10. Mai 2012

Tiergeklone

Beim Abendessen hatte ich mit Carla über Biologie gesprochen. Sie lernen gerade über Blüten und Bestäubung, über Früchte und Samen und Fortpflanzung. Carla mag Biologie. Da hab’ ich sie natürlich gefragt, ob es noch andere Arten der Fortpflanzung gibt, und meinte: für Blumen. Wir kamen dann auf den wuchernden Efeu. An eine Efeublüte konnten wir uns beide nicht erinnern.
···In der Nacht drauf habe ich vom Klonen von Hunden gelesen, im neuesten Folio der Neuen Zürcher Zeitung. Hier kann man sie lesen, die Geschichte von Wolfies Auferstehung von John Woestendiek. Irr wie ein menschlicher Mondflug.

Im Foto John Woestendiek mit seinem (ungeklonten) Hund Ace, Foto Brendan Finnerty (von hier). Mit Ace wanderte er ein Jahr durch Amerika, das Buch heißt Travel with Ace
Sein Buch über Hundegeklone heißt Dog, Inc. (The Uncanny Inside Story of Cloning Man's Best Friend).

Die Frage ist hier natürlich die nach dem Individuum. Biologisch ist ein geklonter Hund eine Art spätgeborener Zwilling. Zwillinge mögen »eineiig« sein, jeder ist dennoch sein eigen, ein gesondertes Individuum. Philosophisch (hierorts immer noch mit zwei ph) mag das differenzierter sein, ich weiß nicht, bin keiner. Die Individuum-Frage sehe ich nicht »von innen«, also absolut und abstrakt, ich sehe sie ganz persönlich aus meiner eigenen Sicht. Was ist mir ein Individuum?
···Schon als Bub habe ich alle Geräte wenn möglich aufgeschraubt, untersucht – und verändert. Noch heute bin ich glücklich, wenn ich die eine oder andere kleine Änderung dranbasteln kann, möglichst reversibel und minimalinvasiv. Das macht sie eigen, Einzelstück, Individuum. Meine Rechner haben einen speziellen Tastaturtreiber, was einen Fremden verwirren mag, wenn er etwa das Plus (+) sucht oder den Unterstrich (_).
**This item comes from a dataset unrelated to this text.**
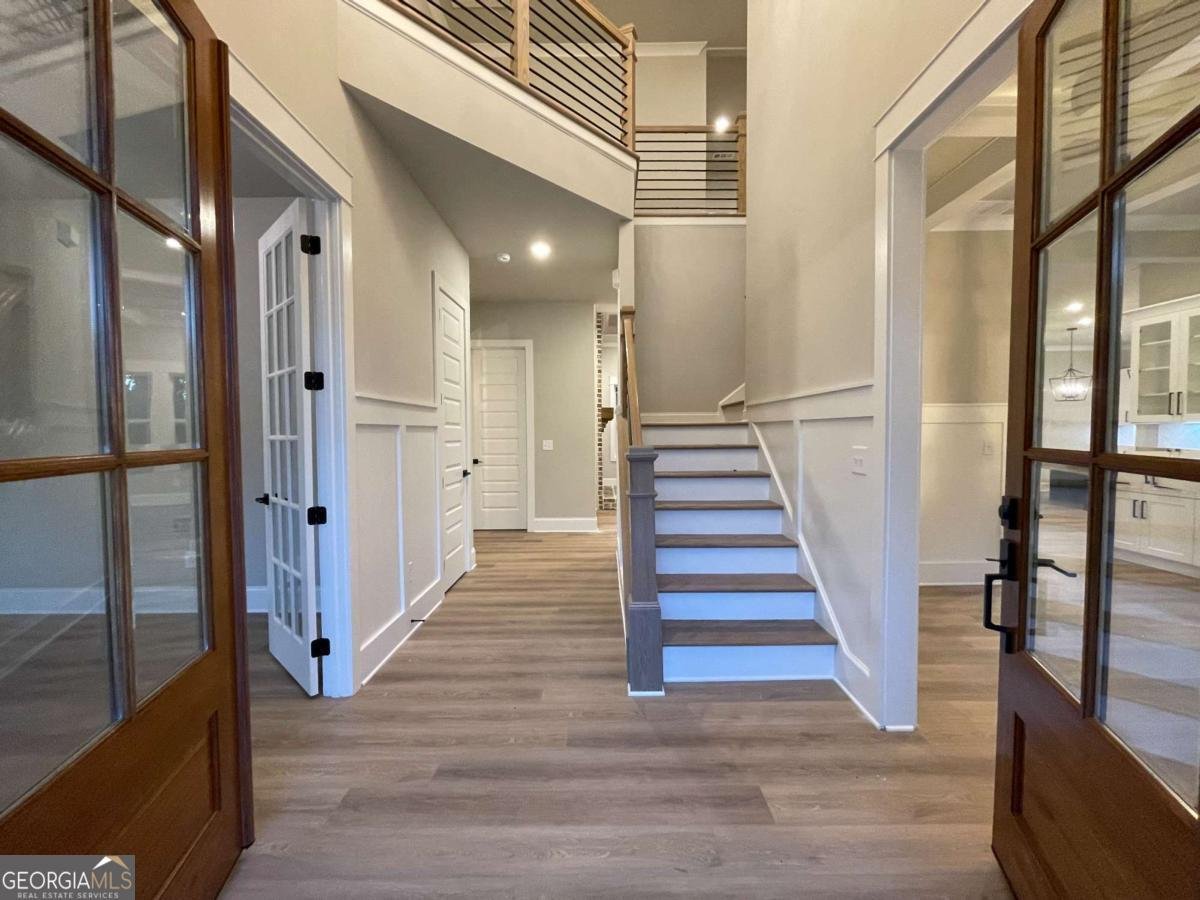 324 Hidden Trail Pendergrass - 5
Mein schönes Brion-Vega-Klappradio bekam vor Jahren einen Tonabnehmereingang und läuft statt mit dicken Batterien über ein Netzteil. Seit die Glühbirne durchgebrannt ist funktioniert die Skalenbeleuchtung des Küchenheredes mit einer Sparlampe, sparsam aber nicht immer praktisch. In Fernthermometern und -bedienungen stecken kleine Anleitungen, wie bei Batteriewechsel zu verfahren ist. Meinen Stromzähler kann man fernablesen. Ein Telefon von vor dem Krieg (dem Ersten) ist angeschlossen. Undsoweiter. Das Minimum ist ein Aufkleber.
···So werden mir selbst technische Dinge, Serienprodukte, nicht nur gut eingelaufene Lieblingsschuhe oder schwiegermütterliche Wollmützen zu Individuen. Ich hänge dran. Man schenke mir nur mit Vorsicht Neues. Weil mir das Gewohnte zum Individuum geworden ist, das ich nicht missen möchte. Ein wenig geht es so doch allen, oder?
···Die Ersatzfrage. Wenn so ein gutes Stück (ich rede nicht einmal von Tieren, von Hunden bis zu Goldfischen) kaputtgeht, verloren, unbrauchbar wird? Sofort nachkaufen, wäre die Devise, wir wohnen ja in der Innenstadt. Zuweilen tu ich’s, wenn etwa mein kleiner Bleistift weg ist. Wenn möglich halte ich aber – selbst bei industriellen Serienprodukten – eine kleine Trauerfrist ein, sozusagen ein Fasten auf technischem Gebiet. Denn Individuum ist, was ich dazu mache.